# START OF TEXT PASSAGE
Re: Migrating data from old brokers to new borkers question

Posted by Alexis Midon <al...@airbedandbreakfast.com>.
distribution will be even based on the number of partitions.
It is the same logic as AdminUtils.
see
https://github.com/airbnb/kafkat/blob/master/lib/kafkat/command/reassign.rb#L39

On Sun, Sep 14, 2014 at 6:05 PM, Neha Narkhede <ne...@gmail.com>
wrote:

> This is great. Thanks for sharing! Does kafkat automatically figure out the
> right reassignment strategy based on even data distribution?
>
> On Wed, Sep 3, 2014 at 12:12 AM, Alexis Midon <
> alexis.midon@airbedandbreakfast.com> wrote:
>
> > Hi Marcin,
> >
> > A few weeks ago, I did an upgrade to 0.8.1.1 and then augmented the
> cluster
> > from 3 to 9 brokers. All went smoothly.
> > In a dev environment, we found out that the biggest pain point is to have
> > to deal with the json file and the error-prone command line interface.
> > So to make our life easier, my team mate Nelson [1] came up with kafkat:
> > https://github.com/airbnb/kafkat
> >
> > We now install kafkat on every broker. Note that kafkat does NOT connect
> to
> > a broker, but to zookeeper. So you can actually use it from any machine.
> >
> > For reassignment, please see:
> > `kafkat reassign [topic] [--brokers <ids>] [--replicas <n>] `
> > It will transparently generate and kick off a balanced assignment.
> >
> > feedback and contributions welcome! Enjoy!
> >
> > Alexis
> >
> > [1] https://github.com/nelgau
> >
> >
> >
> > On Tue, Aug 26, 2014 at 10:27 AM, Marcin Michalski <
> mmichalski@tagged.com>
> > wrote:
> >
> > > I am running on 0.8.1.1 and I thought that the partition reassignment
> > tools
> > > can do this job. Just was not sure if this is the best way to do this.
> > > I will try this out in stage env first and will perform the same in
> prod.
> > >
> > > Thanks,
> > > marcin
> > >
> > >
> > > On Mon, Aug 25, 2014 at 7:23 PM, Joe Stein <jo...@stealth.ly>
> wrote:
> > >
> > > > Marcin, that is a typical task now.  What version of Kafka are you
> > > running?
# END OF TEXT PASSAGE
# START OF RECORDS
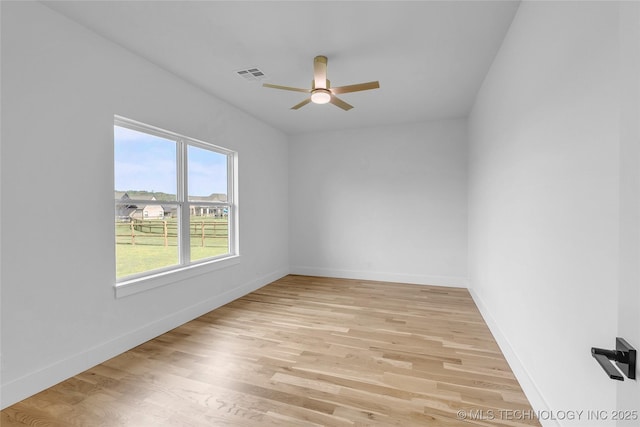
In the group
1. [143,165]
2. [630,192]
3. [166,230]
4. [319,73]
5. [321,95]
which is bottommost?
[166,230]

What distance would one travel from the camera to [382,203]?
16.8ft

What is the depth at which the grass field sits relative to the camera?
106 inches

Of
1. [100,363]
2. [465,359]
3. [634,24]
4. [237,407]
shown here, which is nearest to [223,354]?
[237,407]

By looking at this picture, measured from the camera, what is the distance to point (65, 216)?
217 cm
# END OF RECORDS
TASK INSTRUCTIONS:
1. Output the stretch of the Kafka mailing-list thread from "Re: Migrating data" through "logic as AdminUtils.".
2. In the Kafka mailing-list thread, what does kafkat connect to instead of a broker?
The records are separate material and have nothing to do with the thread.

THE RESPONSES:
1.
Re: Migrating data from old brokers to new borkers question

Posted by Alexis Midon <al...@airbedandbreakfast.com>.
distribution will be even based on the number of partitions.
It is the same logic as AdminUtils.

2. It connects to zookeeper.